Aortic Valve Intervention
There are times when surgery is not an option for the patient, either due to their current medical condition, or because of desires/beliefs they hold that require them to avoid surgery. Aortic valvuloplasty can provide a temporary relief in the patient’s condition, and is quite useful for those who need immediate help, but are not quite yet stable enough for surgery.
“Balloon aortic valvotomy has only a modest hemodynamic effect in patients with calcific aortic stenosis and does not favorably impact long-term outcome… In selected cases, balloon valvotomy might be reasonable as a bridge to surgery in unstable patients or as a palliative procedure when the surgery risk is very high.”¹
In aortic valvuloplasty, a special balloon specifically intended for dilation of aortic and pulmonary valves is used. “Pre” valve gradient readings are obtained, and the balloon is inserted percutaneously and inflated. This “cracks” the stenosed valve open.
Theoretically, this then creates a larger valve opening, allowing more forward flow of blood. Ultimately, it is used as an attempt to reduce signs and symptoms rather than eliminate the actual problem.

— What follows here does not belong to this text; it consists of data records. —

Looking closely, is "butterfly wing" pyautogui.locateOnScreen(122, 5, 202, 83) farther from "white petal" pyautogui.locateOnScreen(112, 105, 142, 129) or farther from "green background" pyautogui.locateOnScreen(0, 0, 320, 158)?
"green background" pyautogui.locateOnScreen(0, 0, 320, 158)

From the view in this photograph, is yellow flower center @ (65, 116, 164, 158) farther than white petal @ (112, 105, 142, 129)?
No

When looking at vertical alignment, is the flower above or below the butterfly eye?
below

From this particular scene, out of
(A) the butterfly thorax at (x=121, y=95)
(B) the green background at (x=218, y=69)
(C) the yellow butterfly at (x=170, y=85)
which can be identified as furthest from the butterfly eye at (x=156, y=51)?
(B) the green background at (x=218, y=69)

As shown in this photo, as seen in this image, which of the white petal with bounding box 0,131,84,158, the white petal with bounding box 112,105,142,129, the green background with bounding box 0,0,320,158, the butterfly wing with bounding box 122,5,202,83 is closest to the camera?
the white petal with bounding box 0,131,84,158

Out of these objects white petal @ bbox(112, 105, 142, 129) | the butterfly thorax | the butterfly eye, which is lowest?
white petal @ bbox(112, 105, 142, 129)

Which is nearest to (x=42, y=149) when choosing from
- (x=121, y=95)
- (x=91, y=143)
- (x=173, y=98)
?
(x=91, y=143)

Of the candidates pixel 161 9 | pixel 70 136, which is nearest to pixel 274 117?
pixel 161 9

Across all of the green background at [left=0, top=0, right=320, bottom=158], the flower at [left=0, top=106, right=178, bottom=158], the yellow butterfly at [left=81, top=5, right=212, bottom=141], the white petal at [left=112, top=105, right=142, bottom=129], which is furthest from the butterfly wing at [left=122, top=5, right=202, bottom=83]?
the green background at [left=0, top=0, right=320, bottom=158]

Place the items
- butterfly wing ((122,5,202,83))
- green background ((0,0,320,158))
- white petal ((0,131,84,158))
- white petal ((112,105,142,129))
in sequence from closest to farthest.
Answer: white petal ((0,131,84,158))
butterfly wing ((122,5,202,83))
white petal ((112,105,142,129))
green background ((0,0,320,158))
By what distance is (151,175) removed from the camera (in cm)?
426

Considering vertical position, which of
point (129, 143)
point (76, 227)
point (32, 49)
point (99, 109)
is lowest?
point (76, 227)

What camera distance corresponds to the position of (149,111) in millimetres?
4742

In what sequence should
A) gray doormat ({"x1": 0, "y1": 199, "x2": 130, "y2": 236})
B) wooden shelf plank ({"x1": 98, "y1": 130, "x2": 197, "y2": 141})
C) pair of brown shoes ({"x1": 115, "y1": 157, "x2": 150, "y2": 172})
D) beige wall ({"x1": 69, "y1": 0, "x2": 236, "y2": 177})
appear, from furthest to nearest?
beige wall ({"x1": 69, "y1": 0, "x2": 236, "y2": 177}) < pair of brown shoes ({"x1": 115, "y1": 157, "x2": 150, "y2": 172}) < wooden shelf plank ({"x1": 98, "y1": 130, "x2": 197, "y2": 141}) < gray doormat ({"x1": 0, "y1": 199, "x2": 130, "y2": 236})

This special, very large balloon does not expand and deflate quickly. Due to the obstruction of the outflow tract, there can be patient fainting due to the temporary stoppage of forward flow. Also, the existing flow from the contracting ventricle can also push the balloon out of the valve, creating the difficult challenge of getting the balloon centered on the valve. One trick is to insert a transvenous pacer and pace the heart at 200+/minute for the duration of the balloon inflation. Because of the reduction in forward flow with the tachycardia, the balloon can be easier manipulated to maintain its position over the aortic valve.
After balloon inflation, “post” valve gradient readings will be measured to ensure that positive changes are being made.

Mitral Valve Intervention

Unlike aortic valvuloplasty, mitral valve balloon valvuloplasty “is the procedure of choice for treatment of (symptomatic patients with moderate to severe) MS so that surgical intervention now is reserved for patients who require intervention and are not candidates for percutaneous procedure.”¹
In this procedure, the same process occurs as in aortic valvuloplasty: “pre” assessment of gradients, the ballooning process and “post” assessment of gradients. With the mitral valve, the procedure to access the valve includes the use of transeptal technique, passing of a specific balloon for use in these cases. The Inoue Balloon from Toray (Houston, TX) is advanced through the transeptal catheter to the mitral valve. It has an hourglass shape, allowing it to be appropriately centered.

As technologies advance that allow valves to be assessed in non-invasive ways, the use of these procedures will become fewer and fewer in the lab. However, there will always be patients that require these invasive assessments and interventions for numerous reasons. It is up to the cath lab professional to ensure they know how to complete these procedures. Blindly relying on the computers to complete them can lead to problems. Being able to corroborate, or dispute, those results will become more and more difficult the less that they are performed. Practicing whenever possible will lead to proficiency.

To view images related to this article, please visit: https://www.rcisreview.com/AskTheInstructorJune2008.htm

If you have any questions about this article, or you or your lab have a question about a particular topic, please send an email to tginapp@rcisreview.com. Next month, a question will be answered about correlating the 12-lead ECG to your preparation for a ST-elevation myocardial infarction case.

Reference

1. Libby P, Bonow RO, Mann DL, Zipes DP. Braunwald’s Heart Disease: A Textbook of Cardiovascular Medicine. 8th Edition. Philadelphia: Elsevier Science; 2007, 1-2183.